GIVEN TEXT
Acquisitions based on the relationship between buyer and seller
There are four main types of acquisitions based on the relationship between the buyer and seller: horizontal, vertical, conglomerate, and congeneric.
Regardless of the type, in general, a company will acquire another company because its decision makers believe it will improve the bottom line — whether by increasing sales, decreasing costs, or otherwise. But each of these different types of acquisitions accomplishes that goal in a different way.
A horizontal acquisition is when one company acquires another company that is in the same business. For example, ABC Inc., a widget manufacturer, acquires XYZ Corp., another widget manufacturer.
Some horizontal acquisitions involve competitors. For example, in the case of ABC Inc. and XYZ Corp., they both sold to the same customer base.
However, a horizontal acquisition does not have to involve competitors. This would be the case if ABC Inc. sold widgets exclusively on the East Coast, while XYZ Corp. sold only on the West Coast.
The advantages of a horizontal acquisition include the potential to increase a company’s customer base and market share, and help a company expand its reach into new markets.
A vertical acquisition is when one company acquires another company that is in a different position on the supply chain.
The acquirer may be higher up on the chain. For example, ABC Inc. (our widget manufacturer) acquires a company that makes a key component part used by ABC Inc. to make its widgets. Or the acquirer may be lower on the chain. For example, ABC Inc. buys the company that has retail stores that sell its widgets.
Vertical acquisitions can bring in new income streams as well as lower costs of production and streamline operations.
A conglomerate acquisition is when the acquirer and target are in unrelated industries or engaged in unrelated activities. For example, a company involved in the real estate business acquires an insurance company. (Or either company acquires our widget manufacturer.)

EXERCISE 1
Return the entries exactly as they appear, everything from their first line down to the line containing "129 centimetres", with both ends included. Omit the pictures.

STORED DATA

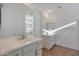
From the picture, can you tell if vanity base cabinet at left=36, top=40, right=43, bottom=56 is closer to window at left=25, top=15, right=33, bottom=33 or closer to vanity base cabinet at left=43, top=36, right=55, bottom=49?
vanity base cabinet at left=43, top=36, right=55, bottom=49

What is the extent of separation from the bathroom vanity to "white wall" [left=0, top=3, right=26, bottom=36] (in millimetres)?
84

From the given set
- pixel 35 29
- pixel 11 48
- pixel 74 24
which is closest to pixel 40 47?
pixel 35 29

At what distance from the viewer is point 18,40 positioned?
129 centimetres

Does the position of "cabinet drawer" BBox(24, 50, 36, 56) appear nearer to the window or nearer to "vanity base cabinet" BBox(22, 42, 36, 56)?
"vanity base cabinet" BBox(22, 42, 36, 56)

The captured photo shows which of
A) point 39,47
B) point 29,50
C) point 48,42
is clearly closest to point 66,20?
point 48,42

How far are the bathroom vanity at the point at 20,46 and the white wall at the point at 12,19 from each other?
8cm

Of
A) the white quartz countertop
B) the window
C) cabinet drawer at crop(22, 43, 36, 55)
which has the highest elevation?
the window

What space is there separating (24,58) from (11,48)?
176 mm

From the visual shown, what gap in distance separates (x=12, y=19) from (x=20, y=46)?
0.98 ft

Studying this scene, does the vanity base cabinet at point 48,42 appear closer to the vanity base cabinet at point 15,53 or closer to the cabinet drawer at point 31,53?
the cabinet drawer at point 31,53

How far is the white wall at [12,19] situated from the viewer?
1231 mm

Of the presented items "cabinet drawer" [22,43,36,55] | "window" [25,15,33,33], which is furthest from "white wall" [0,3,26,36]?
"cabinet drawer" [22,43,36,55]

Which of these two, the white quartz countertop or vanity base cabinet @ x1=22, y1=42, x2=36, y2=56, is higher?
the white quartz countertop

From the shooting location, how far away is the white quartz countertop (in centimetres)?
119
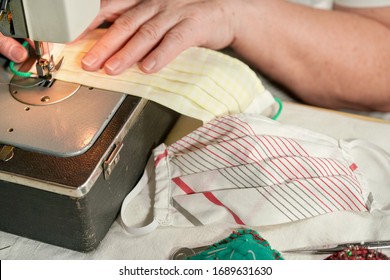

EXERCISE 2
Retype the passage on types of acquisitions verbatim, everything from "Acquisitions based on the relationship between buyer" down to "another widget manufacturer.".

RIGHT ANSWER 1
From the picture, can you tell if vanity base cabinet at left=36, top=40, right=43, bottom=56 is closer to window at left=25, top=15, right=33, bottom=33 or closer to vanity base cabinet at left=43, top=36, right=55, bottom=49?
vanity base cabinet at left=43, top=36, right=55, bottom=49

What is the extent of separation from the bathroom vanity to "white wall" [left=0, top=3, right=26, bottom=36] (in millimetres)?
84

From the given set
- pixel 35 29
- pixel 11 48
- pixel 74 24
which is closest to pixel 40 47?
pixel 35 29

At what distance from the viewer is point 18,40 positioned?
129 centimetres

RIGHT ANSWER 2
Acquisitions based on the relationship between buyer and seller
There are four main types of acquisitions based on the relationship between the buyer and seller: horizontal, vertical, conglomerate, and congeneric.
Regardless of the type, in general, a company will acquire another company because its decision makers believe it will improve the bottom line — whether by increasing sales, decreasing costs, or otherwise. But each of these different types of acquisitions accomplishes that goal in a different way.
A horizontal acquisition is when one company acquires another company that is in the same business. For example, ABC Inc., a widget manufacturer, acquires XYZ Corp., another widget manufacturer.